In 1982 the structure was sold to real estate developers whose plans to turn the property into timeshares faltered. It has sat vacant since then, with several failed attempts to restore and reopen the hotel. The golf course, however, remains open to this day on a pay-to-play basis. To see more pictures of what it looks like inside, check out Abandoned Florida.
The Savoy – Nowata, Oklahoma
Signs of the Savoy Hotel’s former life as a health spa adorn the side of the decrepit building, advertising “Radium Water Baths.” Nowata was an oil boomtown in the early 1900s, and workers discovered a water spring while searching for oil.
The hotel capitalized on the popularity of the newly discovered element radium to advertise the healing capabilities of its springs. Whether or not the water actually contained the radioactive (and extremely harmful) element is unclear. In 2013 a man working to restore the hotel tragically died after falling off the roof. To see more pictures of what it looks like inside, go to AbandonedOK.com.
Hotel Grim – Texarkana, Arkansas
Though it may seem a fitting name for a creepy abandoned hotel, the Hotel Grim in Texarkana was once an opulent destination in the Arkansas/Texas border town.
The hotel opened in 1924 and once hosted Bonnie and Clyde before the duo’s violent deaths.

__Records__:
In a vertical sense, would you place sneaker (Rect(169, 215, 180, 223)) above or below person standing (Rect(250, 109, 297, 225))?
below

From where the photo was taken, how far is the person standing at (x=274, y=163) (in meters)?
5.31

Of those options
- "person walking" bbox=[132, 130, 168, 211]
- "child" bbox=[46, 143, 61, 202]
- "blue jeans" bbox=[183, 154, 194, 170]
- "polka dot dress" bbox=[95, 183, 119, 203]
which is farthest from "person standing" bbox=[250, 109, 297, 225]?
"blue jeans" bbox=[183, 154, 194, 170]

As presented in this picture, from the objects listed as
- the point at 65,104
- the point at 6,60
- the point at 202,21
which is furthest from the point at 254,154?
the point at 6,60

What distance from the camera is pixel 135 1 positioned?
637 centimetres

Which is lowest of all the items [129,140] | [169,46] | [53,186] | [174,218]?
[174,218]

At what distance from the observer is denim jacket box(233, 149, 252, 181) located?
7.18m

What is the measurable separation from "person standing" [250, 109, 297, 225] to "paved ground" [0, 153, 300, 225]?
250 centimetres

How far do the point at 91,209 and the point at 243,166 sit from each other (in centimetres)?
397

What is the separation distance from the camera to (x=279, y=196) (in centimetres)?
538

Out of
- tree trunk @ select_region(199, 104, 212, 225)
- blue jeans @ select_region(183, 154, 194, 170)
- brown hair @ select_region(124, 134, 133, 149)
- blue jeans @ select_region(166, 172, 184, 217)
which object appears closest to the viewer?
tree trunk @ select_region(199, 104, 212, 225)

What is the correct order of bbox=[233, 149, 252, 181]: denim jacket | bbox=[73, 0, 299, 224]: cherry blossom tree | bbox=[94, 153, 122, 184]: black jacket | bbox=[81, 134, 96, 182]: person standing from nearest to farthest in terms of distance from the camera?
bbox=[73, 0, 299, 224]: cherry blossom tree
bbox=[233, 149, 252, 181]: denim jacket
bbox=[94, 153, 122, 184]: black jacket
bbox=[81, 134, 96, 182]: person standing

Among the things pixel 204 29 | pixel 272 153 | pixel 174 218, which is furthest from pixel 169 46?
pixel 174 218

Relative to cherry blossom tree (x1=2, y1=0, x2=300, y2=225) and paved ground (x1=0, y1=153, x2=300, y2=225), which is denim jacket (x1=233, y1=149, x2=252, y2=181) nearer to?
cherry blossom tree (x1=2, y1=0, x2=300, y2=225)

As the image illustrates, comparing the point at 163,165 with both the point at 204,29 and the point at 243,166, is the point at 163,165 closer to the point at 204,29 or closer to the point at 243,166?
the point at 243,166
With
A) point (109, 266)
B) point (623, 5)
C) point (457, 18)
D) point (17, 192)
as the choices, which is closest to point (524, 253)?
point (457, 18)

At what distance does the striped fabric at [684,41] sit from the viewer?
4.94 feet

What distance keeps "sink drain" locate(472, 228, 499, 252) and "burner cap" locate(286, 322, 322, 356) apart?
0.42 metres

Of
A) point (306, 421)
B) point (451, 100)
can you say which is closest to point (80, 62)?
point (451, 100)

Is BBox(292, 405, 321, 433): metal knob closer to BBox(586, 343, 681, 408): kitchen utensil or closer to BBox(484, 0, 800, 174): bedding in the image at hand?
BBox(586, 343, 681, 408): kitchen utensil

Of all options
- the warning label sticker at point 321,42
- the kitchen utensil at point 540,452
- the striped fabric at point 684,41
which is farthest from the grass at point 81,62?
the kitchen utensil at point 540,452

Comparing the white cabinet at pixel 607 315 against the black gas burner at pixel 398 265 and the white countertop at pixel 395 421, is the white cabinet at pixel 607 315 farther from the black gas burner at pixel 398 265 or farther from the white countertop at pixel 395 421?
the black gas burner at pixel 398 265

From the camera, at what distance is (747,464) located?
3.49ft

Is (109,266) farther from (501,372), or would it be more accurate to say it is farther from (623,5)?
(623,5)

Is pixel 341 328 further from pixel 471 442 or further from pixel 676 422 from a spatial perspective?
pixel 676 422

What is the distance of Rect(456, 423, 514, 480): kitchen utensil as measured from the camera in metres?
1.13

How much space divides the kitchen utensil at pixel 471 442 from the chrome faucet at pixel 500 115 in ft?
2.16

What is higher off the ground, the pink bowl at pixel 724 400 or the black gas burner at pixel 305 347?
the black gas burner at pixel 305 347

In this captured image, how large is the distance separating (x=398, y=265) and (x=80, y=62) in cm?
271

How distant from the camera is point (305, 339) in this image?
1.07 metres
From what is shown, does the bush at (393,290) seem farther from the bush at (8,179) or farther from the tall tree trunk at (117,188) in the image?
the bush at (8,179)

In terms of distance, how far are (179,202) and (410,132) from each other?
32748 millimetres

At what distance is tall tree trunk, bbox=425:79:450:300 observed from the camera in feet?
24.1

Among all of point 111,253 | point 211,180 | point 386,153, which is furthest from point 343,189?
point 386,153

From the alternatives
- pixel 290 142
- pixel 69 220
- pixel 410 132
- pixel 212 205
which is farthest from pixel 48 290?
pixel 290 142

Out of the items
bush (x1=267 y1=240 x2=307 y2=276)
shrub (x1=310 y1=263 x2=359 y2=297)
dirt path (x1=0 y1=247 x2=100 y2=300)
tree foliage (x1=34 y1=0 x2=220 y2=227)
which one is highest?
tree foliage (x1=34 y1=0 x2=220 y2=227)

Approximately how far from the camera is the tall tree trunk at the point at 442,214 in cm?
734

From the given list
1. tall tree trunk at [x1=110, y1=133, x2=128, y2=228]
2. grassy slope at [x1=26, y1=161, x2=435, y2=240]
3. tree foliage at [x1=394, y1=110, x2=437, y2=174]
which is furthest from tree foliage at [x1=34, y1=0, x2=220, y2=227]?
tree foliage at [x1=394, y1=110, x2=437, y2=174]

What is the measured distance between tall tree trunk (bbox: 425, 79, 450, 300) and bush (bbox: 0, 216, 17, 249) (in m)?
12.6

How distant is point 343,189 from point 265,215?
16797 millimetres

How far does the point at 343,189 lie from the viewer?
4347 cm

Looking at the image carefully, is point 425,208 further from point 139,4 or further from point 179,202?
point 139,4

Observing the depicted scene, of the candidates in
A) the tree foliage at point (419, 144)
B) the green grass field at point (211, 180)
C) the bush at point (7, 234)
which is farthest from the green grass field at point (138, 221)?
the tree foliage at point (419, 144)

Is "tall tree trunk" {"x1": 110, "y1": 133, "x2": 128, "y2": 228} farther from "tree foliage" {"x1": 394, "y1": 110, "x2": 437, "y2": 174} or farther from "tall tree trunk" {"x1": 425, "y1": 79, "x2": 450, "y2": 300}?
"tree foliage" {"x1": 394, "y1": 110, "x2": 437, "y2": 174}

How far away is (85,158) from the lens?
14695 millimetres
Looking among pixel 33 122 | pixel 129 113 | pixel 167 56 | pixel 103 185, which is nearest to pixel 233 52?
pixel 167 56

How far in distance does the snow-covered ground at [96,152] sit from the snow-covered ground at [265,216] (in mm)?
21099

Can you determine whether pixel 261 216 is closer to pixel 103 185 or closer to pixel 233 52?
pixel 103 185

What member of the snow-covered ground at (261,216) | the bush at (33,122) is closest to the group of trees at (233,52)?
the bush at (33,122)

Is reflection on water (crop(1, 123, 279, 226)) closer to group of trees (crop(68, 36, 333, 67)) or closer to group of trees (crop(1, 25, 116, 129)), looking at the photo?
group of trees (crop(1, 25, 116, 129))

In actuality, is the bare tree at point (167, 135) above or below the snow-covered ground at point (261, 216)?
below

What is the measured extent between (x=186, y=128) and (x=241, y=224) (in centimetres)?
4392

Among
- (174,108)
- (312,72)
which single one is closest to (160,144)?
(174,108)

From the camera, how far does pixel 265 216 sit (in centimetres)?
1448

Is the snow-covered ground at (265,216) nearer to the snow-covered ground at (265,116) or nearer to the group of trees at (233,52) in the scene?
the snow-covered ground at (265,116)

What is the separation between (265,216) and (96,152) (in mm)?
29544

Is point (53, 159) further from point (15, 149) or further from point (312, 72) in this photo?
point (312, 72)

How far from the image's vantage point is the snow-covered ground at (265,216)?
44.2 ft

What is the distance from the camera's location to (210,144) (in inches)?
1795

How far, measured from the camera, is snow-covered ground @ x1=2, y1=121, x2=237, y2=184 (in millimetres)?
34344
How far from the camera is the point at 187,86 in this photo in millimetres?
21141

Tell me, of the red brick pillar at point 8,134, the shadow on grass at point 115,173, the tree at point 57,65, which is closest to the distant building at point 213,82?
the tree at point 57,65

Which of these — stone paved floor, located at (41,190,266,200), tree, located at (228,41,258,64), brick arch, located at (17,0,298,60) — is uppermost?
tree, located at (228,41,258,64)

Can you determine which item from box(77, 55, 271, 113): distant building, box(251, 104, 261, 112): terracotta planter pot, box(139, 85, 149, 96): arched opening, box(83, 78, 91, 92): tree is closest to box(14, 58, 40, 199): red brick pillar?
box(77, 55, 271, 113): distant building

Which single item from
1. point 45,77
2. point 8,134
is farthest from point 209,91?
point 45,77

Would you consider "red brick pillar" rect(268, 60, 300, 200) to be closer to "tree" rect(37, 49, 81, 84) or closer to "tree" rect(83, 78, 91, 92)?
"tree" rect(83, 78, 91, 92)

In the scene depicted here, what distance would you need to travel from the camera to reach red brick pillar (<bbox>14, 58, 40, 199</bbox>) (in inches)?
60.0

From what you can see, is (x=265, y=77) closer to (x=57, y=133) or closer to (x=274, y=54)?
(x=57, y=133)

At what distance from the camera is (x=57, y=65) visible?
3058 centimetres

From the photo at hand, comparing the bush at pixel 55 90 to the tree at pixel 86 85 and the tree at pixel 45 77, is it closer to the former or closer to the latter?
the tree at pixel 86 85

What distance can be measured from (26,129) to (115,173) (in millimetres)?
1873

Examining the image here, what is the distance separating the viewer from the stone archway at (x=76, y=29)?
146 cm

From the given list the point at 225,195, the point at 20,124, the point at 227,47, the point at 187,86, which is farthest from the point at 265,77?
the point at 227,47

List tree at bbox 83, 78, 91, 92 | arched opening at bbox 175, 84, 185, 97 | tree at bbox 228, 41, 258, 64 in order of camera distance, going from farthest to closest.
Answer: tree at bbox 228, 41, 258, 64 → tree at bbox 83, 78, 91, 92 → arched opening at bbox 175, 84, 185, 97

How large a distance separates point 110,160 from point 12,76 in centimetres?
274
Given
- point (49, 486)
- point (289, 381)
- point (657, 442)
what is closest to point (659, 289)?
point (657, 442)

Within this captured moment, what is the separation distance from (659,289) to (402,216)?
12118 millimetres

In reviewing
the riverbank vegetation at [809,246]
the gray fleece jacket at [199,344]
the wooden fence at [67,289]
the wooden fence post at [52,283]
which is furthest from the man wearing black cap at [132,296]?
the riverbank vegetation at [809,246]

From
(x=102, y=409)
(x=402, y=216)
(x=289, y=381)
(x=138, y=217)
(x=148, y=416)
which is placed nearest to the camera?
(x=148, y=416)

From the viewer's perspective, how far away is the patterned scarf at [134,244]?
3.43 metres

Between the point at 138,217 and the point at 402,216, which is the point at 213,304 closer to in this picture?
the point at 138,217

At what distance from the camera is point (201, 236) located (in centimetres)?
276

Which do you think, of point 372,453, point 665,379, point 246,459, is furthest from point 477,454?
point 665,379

__What the task requires__:
In the passage on abandoned hotels:
(a) What did workers in Nowata discover while searching for oil?
(b) What happened in 2013 to a man working to restore the Savoy?
(c) In what year did the Hotel Grim open?

__Result__:
(a) A water spring.
(b) He died after falling off the roof.
(c) 1924.